▶ Yazılı talimat A:
G20 zirvesini konu alan yazıda "Daha sonra, dur" sözleriyle başlayıp aşağıya doğru "haksız olmadığımı anladım." sözleriyle biten bölümün tamamını harfi harfine yeniden yazın.
▶ Yazılı talimat B:
G20 zirvesini konu alan yazıyı son cümlesinden sonra sürdürün ve devamını yazın.

▶ Verilen alıntı:
Müjdeler olsun; kapitalistler istihdamı arttırma konusunda anlaştılar(!)


(G)rup 20 ya da kısaca G20 diye anılanların geçtiğimiz hafta sergilenen “şov”unu kısmen de olsa izlemiş olmalısınız.
Öyle ya, TRT’nin çocuk kanalında bile naklen yayınlandığına göre görmeyen “bırakılmamış” olmalı…
Kim bilir, o ekrandan daha çok çizgi film izlemeye koşullanmış çoluk çocuk bir ara karşılarında amcaları görünce nasıl da şaşırmışlardır.
*
İşçiler, kadın, kalkınma, terör gibi Dünya sorunlarını “görüşmeye” 1000 kişilik heyeti, 14 kamyon eşyası ve 65 lüks Mercedes ile gelen ve onları da yeterli bulamayıp 400 tane de Türkiye’den kiralayan haşmetli Suudi Kralı’nı duyup; bir ara ekranda bizim Cumhurbaşkanımız konuşurken onu kulaklıksız yani doğrudan bizim dilimiz Türkçeden ve sakız çiğneyerek “dinleyen” Obama’yı görünce; doğrusu buradan pek bir şeyler çıkmayacağını düşünüp günlük işlerime bakmıştım.
Daha sonra, dur bakalım; pek derde deva şeyler çıkmayacak olsa da gelişmeleri gözden kaçırmayalım diye “sonuç bildirisi”ni okuduğumda çok da haksız olmadığımı anladım.
Hani fıkrada doktor yaşlı hastasına “sen de söyle” demiş ya; Aynı hesap…
Orada söylenenler, Dünya’nın sorunları üzerine dile getirilen “temenniler” bunları dile getiren katılımcıları “bağlamasa” da o 27 maddelik sonuç bildirisinde neler yoktu ki?
Bildiride:
- Terörizmin finansmanıyla başa çıkmak için kararlılığımızı sürdürüyoruz deniyor ama katılımcılardan Putin “G20 içinde de bunu yapanlar var” deyip buna inanmadığını açık ediyordu.
.
- “Yolsuzluğa bulaşan görevliler ile onları yolsuzluğa bulaştıranlara koruma sağlanmaması ile varlıklarının geri verilmesini destekliyoruz.” deniyordu ama bunun kimselere pek de inandırıcı gelmediği tartışılamazdı bile.
-Daha fazla ve daha kaliteli istihdam oluşturacağız” deniyor ama küresel ticaretin önünü açılmakla önce bizdeki istihdamın baltalandığı gerçeği göz ardı ediliyordu.
-Gariban Afrika ülkelerinden, az gelişmişlikten söz ediliyor ama diğer taraftan amacı kalkınma değil küresel finansman meseleleri olan IMF’e, Dünya Bankası’na selamlar gönderiliyordu.

▶ Sağlanan malzeme:
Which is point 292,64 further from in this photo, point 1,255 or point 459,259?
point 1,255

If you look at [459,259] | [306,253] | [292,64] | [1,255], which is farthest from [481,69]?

▶ Beklenen çıktı A:
Daha sonra, dur bakalım; pek derde deva şeyler çıkmayacak olsa da gelişmeleri gözden kaçırmayalım diye “sonuç bildirisi”ni okuduğumda çok da haksız olmadığımı anladım.

▶ Beklenen çıktı B:
-Hem kadınların işgücüne daha fazla katılmasından yanayız deniyor ama kadını eve kapatan, yüzünü peçeyle örttüren Suudi Kralı’nın buna hiç de katılmayacağı gibi herkesin gördüğü bir gerçek sanki bilinmiyormuş gibi davranılıyordu.
-Dikkat edilirse Zirve’de bir gündem de yoktu. Hani bazı arkadaş toplantılarında “sen de ya şarkı söyle, ya şiir oku, olmazsa fıkra anlat sıran gelince” derler ya. Gündem yani üzerinde tartışılacak bir konu olmayınca, konuşulanlarda bağlayıcılık bulunmayınca; herkes kendisi inanmasa da usulen “kulağa hoş gelen şeyler” söylemeye çalıştı.
-Falan, filan…
Bence, bir yerde de okuduğum gibi bu iş adeta “Yirmiler Grubu”nun “her sene birimizde toplanalım” dedikleri ve bu yıl sıra bizde olan hanımların “altın günü” benzeri uygulamalarından biriydi.
Dolayısıyla iki günlük “mesai”den sonra hazırlanan sonuç bildirisindeki en somut, en inandırıcı belirleme, “gelecek yılki altın gününün Çin’de yapılması”na karar verilmiş olmasıydı.
*
İşin bir ilginçliği de, bu havalardan epeyce etkilenmiş olacak ki, bizim en zenginimizin de çıkıp “Eşitsizliğin ortadan kalkması için kapitalizmin ortadan kalkması gerekir. Ben en azından eşitsizliğin minimum seviyeye indirilmesi gerektiğini düşünüyorum. Asıl sorun kapitalizmdir” demesiydi.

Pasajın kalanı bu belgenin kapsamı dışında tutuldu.